Plusieurs d'entre vous plaident pour reconstruire le toit en plomb, comme on vient de le faire pour le Panthéon. C'est un sujet que nous allons examiner calmement, probablement aussi grâce à l'aide de votre commission, de manière à prendre la bonne décision. Ces neuf derniers mois, j'ai consulté à peu près tous les gens compétents sur la question du plomb : l'ARS, de grands professeurs... Nous avons encore à travailler sur cette question.

On ne conduit pas un chantier en s'opposant au code du travail. Avec l'aide éclairée de Philippe Jost, je m'efforce d'avoir les meilleures relations possibles avec l'inspection du travail. Nous voulons que le chantier progresse, mais, en même temps, nous voulons que le code du travail soit parfaitement respecté et nous ne ferons pas n'importe quoi pour respecter les délais. Il me semble que le dialogue que nous avons avec les corps d'inspection se passe bien, afin justement de créer la confiance entre les différents acteurs. C'est en tout cas mon souhait.

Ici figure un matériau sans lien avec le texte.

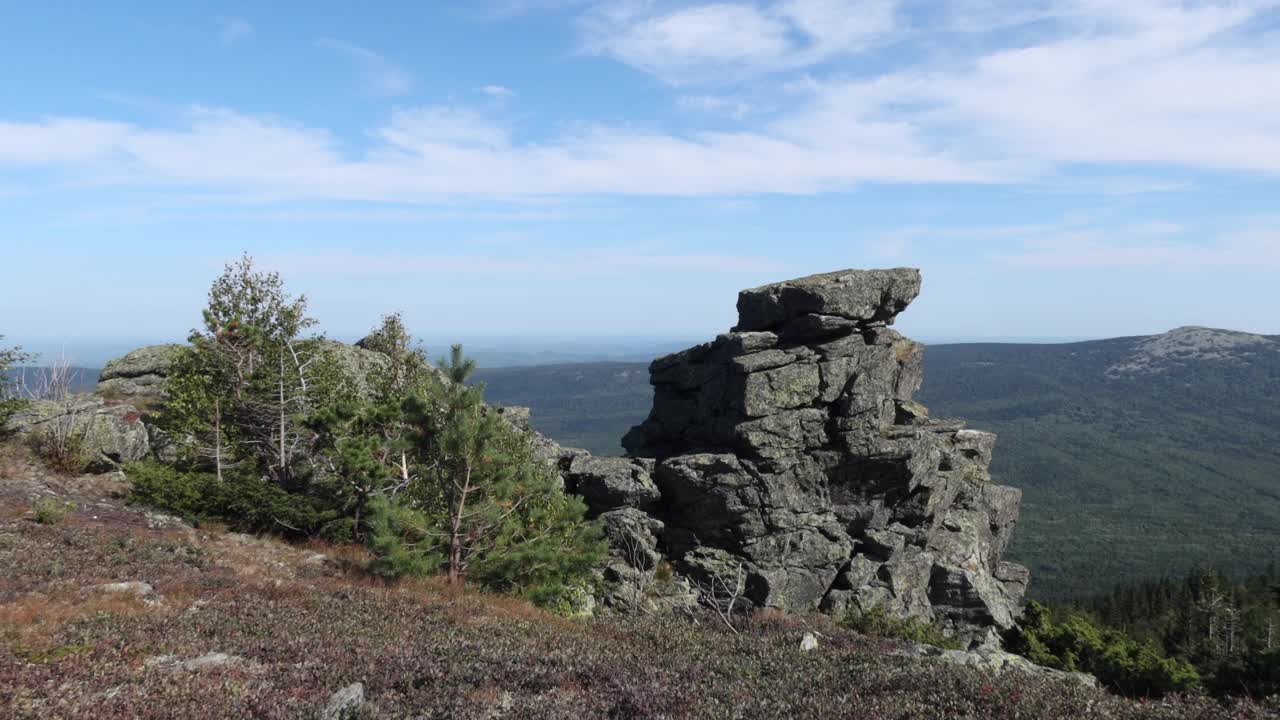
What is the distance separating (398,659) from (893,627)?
26362 millimetres

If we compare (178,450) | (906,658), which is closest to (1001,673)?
(906,658)

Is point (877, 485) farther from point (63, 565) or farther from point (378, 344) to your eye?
point (63, 565)

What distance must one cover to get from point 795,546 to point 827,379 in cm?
1040

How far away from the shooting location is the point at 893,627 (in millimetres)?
33375

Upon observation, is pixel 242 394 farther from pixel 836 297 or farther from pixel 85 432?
pixel 836 297

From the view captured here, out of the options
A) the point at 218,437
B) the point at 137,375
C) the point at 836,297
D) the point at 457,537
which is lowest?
the point at 457,537

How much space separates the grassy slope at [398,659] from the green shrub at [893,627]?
11759 millimetres

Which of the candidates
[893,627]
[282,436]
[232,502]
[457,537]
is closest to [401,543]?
[457,537]

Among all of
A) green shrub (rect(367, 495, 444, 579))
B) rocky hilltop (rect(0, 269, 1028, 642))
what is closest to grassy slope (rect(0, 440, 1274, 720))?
green shrub (rect(367, 495, 444, 579))

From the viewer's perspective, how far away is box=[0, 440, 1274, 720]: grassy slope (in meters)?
11.6

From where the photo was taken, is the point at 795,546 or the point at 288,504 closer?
the point at 288,504

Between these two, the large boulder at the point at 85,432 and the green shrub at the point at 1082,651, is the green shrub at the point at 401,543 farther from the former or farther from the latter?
the green shrub at the point at 1082,651

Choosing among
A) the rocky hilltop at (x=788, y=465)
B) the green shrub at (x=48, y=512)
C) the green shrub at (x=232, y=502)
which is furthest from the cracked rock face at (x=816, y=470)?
the green shrub at (x=48, y=512)

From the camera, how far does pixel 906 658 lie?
1691 centimetres
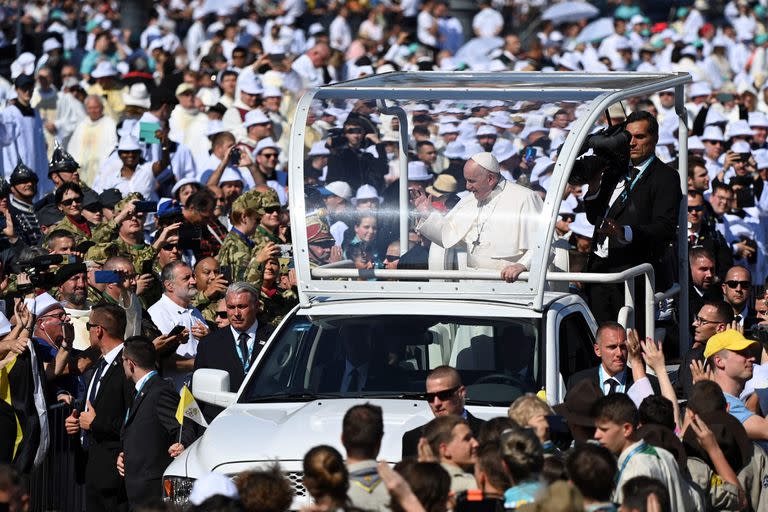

Les vestiges qui sont évacués sont aussi à la disposition des autorités judiciaires, dans le cadre de l'enquête sur les causes de l'incendie.

Nous écoutons de manière très attentive les personnels du service régional d'archéologie qui interviennent sur le chantier, y compris avec le Laboratoire de recherche des monuments historiques (LRMH). Nous ne balayons pas ces aspects du revers de la main parce que le chantier doit être fini dans cinq ans.

Je ne vois pas de manière aussi nette que vous une partition entre trois chantiers différents. En fait, il y a un chantier, avec différentes étapes et différents volets, mais c'est le même architecte en chef, M. Philippe Villeneuve, qui est à l'oeuvre.